Tuesday, September 03, 2002

A View from the Other Side of the Pond

From Martin Kettle, in yesterday's Guardian:

There has always been a much more intelligent, thoughtful side to the American response to September 11 than the one revealed by its political leaders. But the combination of an inarticulate president with a rightwing agenda, a traumatised public mood, and a misplaced predisposition on the part of many Europeans to oversimplify America have combined to obscure it for the audience on this side of the ocean...

In some ways, Europeans have always suffered from a temptation to caricature America. The British, possibly deceived by our shared language, are among the worst offenders. We put America in a box, stick a label on it and wait for our fears and prejudices to be confirmed. We often seem to have a lazy, patronising desire to portray America as a whackier, more dangerous and more irrational country than most of it really is. We also ascribe a hysteria to US life that is in many respects more truly characteristic of our country than of theirs.

We consistently fail to understand that America is not one single hegemonic culture. The US is much better understood as multifarious and dynamic, divided on gender, educational, race and regional lines. In politics, America is currently split down the middle, as it has been for much of the past decade, and as the 2000 presidential election contest revealed dramatically. What makes George Bush significant is that he is attempting to govern as though these divisions do not really exist.

This could be an expensive error. In their striking new book The Emerging Democratic Majority, the left-of-centre writers John B Judis and Ruy Teixeira have used census data, voting studies and exit polls to argue that a combination of deep-rooted modern American demographic, economic and cultural trends is beginning to stack the odds ever more heavily against the Republicans...

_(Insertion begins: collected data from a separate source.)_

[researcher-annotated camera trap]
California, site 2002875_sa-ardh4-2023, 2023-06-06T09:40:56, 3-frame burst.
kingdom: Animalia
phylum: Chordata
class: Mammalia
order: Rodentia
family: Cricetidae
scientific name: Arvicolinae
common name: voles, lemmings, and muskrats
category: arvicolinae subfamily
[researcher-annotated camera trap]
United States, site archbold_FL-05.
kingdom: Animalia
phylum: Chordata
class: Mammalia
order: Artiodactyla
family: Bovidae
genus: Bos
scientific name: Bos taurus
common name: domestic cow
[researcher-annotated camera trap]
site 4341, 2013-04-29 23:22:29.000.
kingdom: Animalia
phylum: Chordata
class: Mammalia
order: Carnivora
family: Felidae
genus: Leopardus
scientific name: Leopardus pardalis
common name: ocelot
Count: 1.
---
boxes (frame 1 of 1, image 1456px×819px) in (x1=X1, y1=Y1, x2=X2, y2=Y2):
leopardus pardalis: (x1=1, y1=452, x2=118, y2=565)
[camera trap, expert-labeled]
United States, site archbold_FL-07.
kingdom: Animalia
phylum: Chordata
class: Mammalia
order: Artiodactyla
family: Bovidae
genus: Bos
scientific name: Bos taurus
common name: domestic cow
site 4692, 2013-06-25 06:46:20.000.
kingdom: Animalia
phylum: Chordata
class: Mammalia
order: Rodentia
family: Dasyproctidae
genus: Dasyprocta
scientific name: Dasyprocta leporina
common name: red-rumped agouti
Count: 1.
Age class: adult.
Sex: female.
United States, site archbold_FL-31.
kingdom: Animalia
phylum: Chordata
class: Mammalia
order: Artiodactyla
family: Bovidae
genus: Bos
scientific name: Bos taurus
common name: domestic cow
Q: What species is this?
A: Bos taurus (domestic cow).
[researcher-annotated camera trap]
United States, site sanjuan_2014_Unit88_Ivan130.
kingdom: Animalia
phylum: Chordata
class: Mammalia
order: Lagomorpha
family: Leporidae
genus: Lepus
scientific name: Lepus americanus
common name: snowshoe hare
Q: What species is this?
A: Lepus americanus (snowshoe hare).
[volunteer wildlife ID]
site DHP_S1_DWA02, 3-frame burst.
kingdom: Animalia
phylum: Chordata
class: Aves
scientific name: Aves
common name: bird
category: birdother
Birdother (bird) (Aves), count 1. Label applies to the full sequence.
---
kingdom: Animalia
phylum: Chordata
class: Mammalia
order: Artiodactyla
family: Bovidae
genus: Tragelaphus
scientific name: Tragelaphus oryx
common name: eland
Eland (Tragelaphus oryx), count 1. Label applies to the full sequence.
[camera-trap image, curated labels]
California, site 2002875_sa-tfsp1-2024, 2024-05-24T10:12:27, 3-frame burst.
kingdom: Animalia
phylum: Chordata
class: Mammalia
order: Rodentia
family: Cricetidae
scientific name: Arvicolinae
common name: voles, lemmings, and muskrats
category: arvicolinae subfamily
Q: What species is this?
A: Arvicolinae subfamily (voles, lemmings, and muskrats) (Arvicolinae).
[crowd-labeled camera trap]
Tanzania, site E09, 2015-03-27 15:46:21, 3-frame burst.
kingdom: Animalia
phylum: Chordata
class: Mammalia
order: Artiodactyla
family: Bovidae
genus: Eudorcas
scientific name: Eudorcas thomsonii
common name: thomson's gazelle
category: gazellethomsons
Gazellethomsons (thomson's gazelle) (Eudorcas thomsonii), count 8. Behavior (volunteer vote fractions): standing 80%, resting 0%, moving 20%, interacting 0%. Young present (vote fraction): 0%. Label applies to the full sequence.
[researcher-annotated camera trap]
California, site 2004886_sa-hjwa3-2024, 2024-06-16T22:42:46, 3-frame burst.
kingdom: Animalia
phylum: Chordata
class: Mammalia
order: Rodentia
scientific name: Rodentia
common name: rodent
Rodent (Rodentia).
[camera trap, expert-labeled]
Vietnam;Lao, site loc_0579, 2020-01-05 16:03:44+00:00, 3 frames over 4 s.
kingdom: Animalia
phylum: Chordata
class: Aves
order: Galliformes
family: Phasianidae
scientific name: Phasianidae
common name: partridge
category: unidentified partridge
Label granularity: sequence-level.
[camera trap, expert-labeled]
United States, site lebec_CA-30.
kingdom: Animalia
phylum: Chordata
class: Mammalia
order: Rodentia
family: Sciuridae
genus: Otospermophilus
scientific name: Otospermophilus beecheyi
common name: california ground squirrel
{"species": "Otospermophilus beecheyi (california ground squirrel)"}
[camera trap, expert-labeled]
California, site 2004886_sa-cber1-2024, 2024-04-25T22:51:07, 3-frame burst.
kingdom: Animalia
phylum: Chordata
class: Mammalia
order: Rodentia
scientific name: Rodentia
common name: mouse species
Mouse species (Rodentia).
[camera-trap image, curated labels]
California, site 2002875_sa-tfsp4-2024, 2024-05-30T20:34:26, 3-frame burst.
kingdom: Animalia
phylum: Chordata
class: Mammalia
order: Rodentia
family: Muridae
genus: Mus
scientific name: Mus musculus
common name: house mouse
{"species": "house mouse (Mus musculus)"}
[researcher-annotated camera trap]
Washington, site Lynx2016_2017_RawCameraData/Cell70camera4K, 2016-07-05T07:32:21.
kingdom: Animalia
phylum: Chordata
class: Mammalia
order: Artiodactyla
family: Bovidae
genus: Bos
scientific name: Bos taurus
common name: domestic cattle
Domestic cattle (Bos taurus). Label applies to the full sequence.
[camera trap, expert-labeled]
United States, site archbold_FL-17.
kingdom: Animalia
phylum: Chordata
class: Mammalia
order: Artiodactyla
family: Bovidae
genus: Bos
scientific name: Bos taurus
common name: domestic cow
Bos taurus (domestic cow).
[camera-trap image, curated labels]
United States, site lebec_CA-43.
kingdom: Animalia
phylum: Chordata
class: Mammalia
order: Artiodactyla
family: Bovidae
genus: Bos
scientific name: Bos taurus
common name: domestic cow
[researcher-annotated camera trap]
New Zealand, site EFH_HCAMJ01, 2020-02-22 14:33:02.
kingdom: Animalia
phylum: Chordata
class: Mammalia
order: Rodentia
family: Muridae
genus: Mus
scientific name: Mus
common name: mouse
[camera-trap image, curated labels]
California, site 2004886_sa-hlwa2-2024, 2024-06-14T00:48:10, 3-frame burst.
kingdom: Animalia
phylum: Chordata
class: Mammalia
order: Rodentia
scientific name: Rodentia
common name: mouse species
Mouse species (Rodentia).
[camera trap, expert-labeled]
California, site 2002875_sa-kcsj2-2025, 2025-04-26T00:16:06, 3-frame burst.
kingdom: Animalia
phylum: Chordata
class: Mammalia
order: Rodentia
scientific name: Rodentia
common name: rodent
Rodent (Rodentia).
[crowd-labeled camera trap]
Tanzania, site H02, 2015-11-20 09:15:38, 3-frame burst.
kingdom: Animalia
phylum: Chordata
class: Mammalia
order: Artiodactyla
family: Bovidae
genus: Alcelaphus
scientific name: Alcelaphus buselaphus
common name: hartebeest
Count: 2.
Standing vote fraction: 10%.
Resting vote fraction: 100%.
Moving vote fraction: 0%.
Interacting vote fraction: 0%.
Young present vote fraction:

The America we think we know is not the new America that is emerging in the 21st century. This poses a challenge to reflexive anti-American stereotypes. It also cautions against the temptation, on both sides of the Atlantic, to pretend that America and the rest of the world are engaged in an apocalyptic struggle on behalf of good and evil. That isn't the case either. The real America is more ordinary, more normal and more sensible - and getting more so every day. The problem with America is its government. What they, and we, need is regime change.